Hi Thomas, Jiri, Peter,
On 06/03/2026 12:06, Matthieu Baerts wrote:
> On 06/03/2026 10:57, Thomas Gleixner wrote:
>> On Fri, Mar 06 2026 at 06:48, Jiri Slaby wrote:
>>> On 05. 03. 26, 20:25, Thomas Gleixner wrote:
>>>> Is there simple way to reproduce?
>>>
>>> Unfortunately not at all. To date, I even cannot reproduce locally, it
>>> reproduces exclusively in opensuse build service (and github CI as per
>>> Matthieu's report). I have a project in there with packages which fail
>>> more often than others:
>>> https://build.opensuse.org/project/monitor/home:jirislaby:softlockup
>>> But it's all green ATM.
>>>
>>> Builds of Go 1.24 and tests of rust 1.90 fail the most. The former even
>>> takes only ~ 8 minutes, so it's not that intensive build at all. So the
>>> reasons are unknown to me. At least, Go apparently uses threads for
>>> building (unlike gcc/clang with forks/processes). Dunno about rust.
>>
>> I tried with tons of test cases which stress test mmcid with threads and
>> failed.
>
> On my side, I didn't manage to reproduce it locally either.
Apparently I can now... sorry, I don't know why I was not able to do
that before!
(...)
> It is possible to locally launch the same command using the same QEMU
> version (but not the same host kernel) with the help of Docker:
>
> $ cd <kernel source code>
> # docker run -v "${PWD}:${PWD}:rw" -w "${PWD}" --rm \
> -it --privileged mptcp/mptcp-upstream-virtme-docker:latest \
> manual normal
>
> This will build a new kernel in O=.virtme/build, launch it and give you
> access to a prompt.
>
>
> After that, you can do also use the "auto" mode with the last built
> image to boot the VM, only print "OK", stop and retry if there were no
> errors:
>
> $ cd <kernel source code>
> $ echo 'echo OK' > .virtme-exec-run
> # i=1; \
> while docker run -v "${PWD}:${PWD}:rw" -w "${PWD}" --rm \
> -it --privileged mptcp/mptcp-upstream-virtme-docker:latest \
> vm auto normal; do \
> echo "== Attempt: $i: OK =="; \
> i=$((i+1)); \
> done; \
> echo "== Failure after $i attempts =="
After having sent this email, I re-checked on my side, and I was able to
reproduce this issue with the technique described above: using the
docker image with "build" argument, then max 50 boot iterations with "vm
auto normal" argument. I then used 'git bisect' between v6.18 and
v6.19-rc1 to find the guilty commit, and got:
653fda7ae73d ("sched/mmcid: Switch over to the new mechanism")

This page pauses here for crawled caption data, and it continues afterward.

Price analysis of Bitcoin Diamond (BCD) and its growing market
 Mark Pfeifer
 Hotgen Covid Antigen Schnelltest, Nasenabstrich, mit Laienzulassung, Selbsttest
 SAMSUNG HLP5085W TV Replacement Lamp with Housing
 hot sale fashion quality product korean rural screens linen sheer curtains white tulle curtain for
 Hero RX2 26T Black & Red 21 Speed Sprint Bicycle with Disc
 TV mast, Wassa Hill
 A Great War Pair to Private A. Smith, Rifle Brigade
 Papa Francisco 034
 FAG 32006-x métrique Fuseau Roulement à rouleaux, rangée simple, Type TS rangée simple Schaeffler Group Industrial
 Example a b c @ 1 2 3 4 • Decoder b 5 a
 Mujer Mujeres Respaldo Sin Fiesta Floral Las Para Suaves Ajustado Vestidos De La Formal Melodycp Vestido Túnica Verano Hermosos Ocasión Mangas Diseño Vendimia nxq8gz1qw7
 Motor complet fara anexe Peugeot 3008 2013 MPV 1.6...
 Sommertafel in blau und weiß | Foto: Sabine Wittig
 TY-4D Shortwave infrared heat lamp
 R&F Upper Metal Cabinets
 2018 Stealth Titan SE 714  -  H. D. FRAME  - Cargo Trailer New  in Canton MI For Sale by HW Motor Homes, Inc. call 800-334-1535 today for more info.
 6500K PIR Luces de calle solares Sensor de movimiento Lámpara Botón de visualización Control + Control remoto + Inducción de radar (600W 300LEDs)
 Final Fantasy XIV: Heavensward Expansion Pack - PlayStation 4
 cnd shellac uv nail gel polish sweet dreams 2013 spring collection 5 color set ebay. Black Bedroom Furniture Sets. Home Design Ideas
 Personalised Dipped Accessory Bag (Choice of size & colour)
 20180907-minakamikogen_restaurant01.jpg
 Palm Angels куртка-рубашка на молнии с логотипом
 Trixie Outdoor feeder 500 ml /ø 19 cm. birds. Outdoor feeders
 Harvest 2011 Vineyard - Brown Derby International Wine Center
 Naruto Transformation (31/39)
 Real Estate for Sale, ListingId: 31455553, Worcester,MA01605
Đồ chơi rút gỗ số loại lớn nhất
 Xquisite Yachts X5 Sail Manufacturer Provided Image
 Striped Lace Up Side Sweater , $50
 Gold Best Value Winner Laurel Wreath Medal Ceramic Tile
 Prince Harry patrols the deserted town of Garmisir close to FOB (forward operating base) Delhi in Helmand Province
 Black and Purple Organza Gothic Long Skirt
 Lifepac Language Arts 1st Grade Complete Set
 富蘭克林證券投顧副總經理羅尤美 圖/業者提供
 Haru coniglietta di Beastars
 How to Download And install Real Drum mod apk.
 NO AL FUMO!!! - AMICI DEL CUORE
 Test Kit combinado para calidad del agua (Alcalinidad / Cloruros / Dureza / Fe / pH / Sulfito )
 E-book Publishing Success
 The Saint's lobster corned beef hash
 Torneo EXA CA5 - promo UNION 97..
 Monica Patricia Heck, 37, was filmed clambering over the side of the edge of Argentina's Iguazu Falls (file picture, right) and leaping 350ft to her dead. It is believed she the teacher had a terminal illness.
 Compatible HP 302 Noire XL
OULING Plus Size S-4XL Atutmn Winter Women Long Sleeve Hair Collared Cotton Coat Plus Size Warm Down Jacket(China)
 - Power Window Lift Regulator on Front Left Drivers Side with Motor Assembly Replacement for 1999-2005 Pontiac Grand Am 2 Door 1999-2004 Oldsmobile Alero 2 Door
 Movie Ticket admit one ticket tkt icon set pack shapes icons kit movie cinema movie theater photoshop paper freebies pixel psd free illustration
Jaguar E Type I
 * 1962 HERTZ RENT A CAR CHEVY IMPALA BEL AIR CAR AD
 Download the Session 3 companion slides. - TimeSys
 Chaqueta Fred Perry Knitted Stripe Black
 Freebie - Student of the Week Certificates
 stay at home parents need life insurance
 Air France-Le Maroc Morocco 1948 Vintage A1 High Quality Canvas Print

Reverting it on top of v6.19-rc1 fixes the issue.
Unfortunatelly, reverting it on top of Linus' tree causes some
conflicts. I did my best to resolve them, and with this patch attached
below -- also available in [1] -- I no longer have the issue. I don't
know if it is correct -- some quick tests don't show any issues -- nor
if Jiri should test it. I guess the final fix will be different from
this simple revert.
Note: I also tried Peter's patch (thank you for sharing it!), but I can
still reproduce the issue with it on top of Linus' tree.
[1] https://git.kernel.org/matttbe/net-next/c/5e4b47fd150c
Cheers,
Matt
---
diff --git a/include/linux/rseq.h b/include/linux/rseq.h
index b9d62fc2140d..ef4ff117d037 100644
--- a/include/linux/rseq.h
+++ b/include/linux/rseq.h
@@ -84,6 +84,24 @@ static __always_inline void
rseq_sched_set_ids_changed(struct task_struct *t)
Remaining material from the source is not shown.